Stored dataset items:
- - - - -
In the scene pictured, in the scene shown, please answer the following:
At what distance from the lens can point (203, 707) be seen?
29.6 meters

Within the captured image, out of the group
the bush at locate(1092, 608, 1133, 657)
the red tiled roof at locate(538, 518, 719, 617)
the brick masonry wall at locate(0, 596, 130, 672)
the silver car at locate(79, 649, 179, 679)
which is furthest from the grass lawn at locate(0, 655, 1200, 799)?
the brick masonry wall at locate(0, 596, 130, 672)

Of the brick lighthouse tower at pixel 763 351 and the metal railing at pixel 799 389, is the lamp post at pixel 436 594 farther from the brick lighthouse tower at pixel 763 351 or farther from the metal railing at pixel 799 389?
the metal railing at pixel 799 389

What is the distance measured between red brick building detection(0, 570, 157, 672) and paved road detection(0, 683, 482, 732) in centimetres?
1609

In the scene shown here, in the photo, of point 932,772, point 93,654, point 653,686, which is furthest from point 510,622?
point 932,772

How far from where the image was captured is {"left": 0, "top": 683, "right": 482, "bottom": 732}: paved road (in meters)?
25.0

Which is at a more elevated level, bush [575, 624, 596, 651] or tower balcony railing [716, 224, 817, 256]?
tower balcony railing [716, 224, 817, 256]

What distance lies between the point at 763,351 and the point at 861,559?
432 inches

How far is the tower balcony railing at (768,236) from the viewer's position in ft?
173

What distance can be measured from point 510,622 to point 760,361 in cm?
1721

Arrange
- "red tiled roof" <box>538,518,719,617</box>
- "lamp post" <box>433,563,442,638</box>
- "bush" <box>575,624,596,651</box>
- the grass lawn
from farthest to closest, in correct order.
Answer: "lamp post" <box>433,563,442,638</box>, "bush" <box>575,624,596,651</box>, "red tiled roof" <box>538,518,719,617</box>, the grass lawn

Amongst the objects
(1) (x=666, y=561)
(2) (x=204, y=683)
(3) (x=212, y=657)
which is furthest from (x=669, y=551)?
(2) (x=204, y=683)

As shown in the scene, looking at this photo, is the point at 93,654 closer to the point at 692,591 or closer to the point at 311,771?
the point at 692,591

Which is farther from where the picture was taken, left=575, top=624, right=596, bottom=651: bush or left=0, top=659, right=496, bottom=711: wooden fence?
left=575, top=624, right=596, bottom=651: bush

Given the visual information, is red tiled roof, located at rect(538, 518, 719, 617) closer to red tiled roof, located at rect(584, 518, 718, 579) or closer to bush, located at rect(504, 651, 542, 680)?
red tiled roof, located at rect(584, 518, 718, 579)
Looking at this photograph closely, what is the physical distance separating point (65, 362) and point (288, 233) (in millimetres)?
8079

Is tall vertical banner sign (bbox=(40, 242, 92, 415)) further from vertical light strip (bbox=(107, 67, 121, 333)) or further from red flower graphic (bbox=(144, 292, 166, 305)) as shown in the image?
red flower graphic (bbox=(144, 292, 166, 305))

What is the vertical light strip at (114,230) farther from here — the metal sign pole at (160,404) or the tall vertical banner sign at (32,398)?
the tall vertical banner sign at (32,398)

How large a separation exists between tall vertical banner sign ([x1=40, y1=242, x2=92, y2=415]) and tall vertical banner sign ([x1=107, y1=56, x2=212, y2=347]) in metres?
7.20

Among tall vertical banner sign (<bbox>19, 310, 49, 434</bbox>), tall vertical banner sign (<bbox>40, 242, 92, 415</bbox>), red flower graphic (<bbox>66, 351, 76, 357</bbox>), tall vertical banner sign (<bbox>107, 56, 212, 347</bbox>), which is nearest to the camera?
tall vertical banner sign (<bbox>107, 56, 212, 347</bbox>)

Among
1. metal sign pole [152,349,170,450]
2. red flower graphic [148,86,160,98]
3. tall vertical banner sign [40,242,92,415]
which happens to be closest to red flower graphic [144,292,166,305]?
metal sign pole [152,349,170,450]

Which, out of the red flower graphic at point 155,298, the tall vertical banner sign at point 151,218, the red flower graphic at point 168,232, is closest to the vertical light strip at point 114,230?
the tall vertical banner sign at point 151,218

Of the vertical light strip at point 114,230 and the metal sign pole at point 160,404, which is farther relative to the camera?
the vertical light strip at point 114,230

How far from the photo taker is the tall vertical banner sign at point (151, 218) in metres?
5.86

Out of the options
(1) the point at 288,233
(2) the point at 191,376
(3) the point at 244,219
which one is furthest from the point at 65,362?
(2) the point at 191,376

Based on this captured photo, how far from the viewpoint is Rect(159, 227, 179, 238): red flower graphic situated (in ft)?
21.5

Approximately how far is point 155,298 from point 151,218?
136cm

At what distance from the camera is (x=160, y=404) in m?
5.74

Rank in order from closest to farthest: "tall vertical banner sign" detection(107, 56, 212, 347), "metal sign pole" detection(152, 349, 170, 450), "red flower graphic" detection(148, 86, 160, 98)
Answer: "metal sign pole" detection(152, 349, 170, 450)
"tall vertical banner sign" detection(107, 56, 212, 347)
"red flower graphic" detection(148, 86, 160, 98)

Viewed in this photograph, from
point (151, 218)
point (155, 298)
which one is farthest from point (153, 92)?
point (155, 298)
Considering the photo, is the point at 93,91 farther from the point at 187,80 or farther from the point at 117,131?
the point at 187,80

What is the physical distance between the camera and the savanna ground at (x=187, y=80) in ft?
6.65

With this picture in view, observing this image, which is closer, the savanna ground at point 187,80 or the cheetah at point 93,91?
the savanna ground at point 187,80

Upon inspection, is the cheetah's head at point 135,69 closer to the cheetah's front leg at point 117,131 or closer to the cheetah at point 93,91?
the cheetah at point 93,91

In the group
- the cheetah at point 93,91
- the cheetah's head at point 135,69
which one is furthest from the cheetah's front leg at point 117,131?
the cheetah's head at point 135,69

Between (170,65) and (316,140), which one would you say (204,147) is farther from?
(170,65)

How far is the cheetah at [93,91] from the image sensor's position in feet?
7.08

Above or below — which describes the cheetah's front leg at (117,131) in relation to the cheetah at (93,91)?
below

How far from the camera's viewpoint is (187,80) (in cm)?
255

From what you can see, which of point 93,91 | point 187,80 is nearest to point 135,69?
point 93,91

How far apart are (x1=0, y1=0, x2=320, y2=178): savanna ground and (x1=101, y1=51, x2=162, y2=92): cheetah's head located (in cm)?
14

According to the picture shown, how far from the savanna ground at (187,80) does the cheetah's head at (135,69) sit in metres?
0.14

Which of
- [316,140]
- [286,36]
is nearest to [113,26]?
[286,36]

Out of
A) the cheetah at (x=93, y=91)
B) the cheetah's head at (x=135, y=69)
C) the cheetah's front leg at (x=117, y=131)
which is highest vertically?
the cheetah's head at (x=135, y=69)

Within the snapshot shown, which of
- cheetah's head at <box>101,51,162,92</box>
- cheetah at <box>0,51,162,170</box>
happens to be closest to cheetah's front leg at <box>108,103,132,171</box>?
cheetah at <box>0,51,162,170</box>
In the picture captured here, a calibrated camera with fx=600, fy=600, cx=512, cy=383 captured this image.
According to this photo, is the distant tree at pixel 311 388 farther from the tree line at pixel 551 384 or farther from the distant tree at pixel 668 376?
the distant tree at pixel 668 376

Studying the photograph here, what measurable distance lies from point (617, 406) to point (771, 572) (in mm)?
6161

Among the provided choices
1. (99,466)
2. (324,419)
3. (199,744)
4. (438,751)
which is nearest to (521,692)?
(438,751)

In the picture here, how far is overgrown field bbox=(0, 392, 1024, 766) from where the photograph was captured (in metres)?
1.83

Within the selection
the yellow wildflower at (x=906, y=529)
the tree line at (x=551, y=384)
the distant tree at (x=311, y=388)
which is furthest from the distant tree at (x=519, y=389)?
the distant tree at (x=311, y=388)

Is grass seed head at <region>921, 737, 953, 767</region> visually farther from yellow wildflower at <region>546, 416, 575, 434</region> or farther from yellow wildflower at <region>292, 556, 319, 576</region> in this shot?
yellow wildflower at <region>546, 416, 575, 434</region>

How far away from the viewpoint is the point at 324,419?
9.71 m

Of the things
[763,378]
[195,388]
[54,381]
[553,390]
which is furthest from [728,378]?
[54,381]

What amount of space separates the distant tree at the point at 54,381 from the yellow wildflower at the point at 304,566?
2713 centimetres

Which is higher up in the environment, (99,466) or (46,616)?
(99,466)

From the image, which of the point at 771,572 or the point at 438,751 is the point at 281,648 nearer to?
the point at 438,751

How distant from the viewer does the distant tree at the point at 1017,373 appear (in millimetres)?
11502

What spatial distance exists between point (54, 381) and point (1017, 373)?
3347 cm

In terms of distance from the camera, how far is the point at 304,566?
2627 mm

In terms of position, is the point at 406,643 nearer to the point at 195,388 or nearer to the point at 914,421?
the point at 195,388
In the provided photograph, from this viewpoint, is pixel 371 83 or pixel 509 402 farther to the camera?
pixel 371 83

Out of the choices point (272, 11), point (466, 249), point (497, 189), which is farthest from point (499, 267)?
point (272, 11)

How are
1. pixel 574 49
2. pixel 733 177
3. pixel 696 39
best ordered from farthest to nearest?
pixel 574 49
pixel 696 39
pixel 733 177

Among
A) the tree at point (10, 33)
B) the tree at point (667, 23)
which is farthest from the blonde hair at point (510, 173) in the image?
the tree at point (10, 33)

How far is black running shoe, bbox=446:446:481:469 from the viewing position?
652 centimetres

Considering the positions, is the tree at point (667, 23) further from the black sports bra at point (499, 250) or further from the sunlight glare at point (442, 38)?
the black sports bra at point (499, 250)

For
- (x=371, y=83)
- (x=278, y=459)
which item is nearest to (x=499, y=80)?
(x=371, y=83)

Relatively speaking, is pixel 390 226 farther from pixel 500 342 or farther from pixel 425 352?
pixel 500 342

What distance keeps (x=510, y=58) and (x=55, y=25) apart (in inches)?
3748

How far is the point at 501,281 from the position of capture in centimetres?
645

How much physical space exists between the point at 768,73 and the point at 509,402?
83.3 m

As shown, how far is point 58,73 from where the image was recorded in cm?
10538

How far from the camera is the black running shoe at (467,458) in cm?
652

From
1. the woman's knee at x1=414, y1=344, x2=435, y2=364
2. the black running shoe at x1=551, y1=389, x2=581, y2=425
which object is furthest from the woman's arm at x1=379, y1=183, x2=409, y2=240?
- - - - -
■ **Given problem**
Format the lines from the one containing "As shown, how" through the last line of the rows, inclusive, as a JSON list of strings with one string per line, leaving out blank lines.

■ **Solved problem**
[
  "As shown, how far is point 58,73 from where the image was recorded in cm?",
  "10538",
  "How far from the camera is the black running shoe at (467,458) in cm?",
  "652",
  "From",
  "1. the woman's knee at x1=414, y1=344, x2=435, y2=364",
  "2. the black running shoe at x1=551, y1=389, x2=581, y2=425",
  "which object is furthest from the woman's arm at x1=379, y1=183, x2=409, y2=240?"
]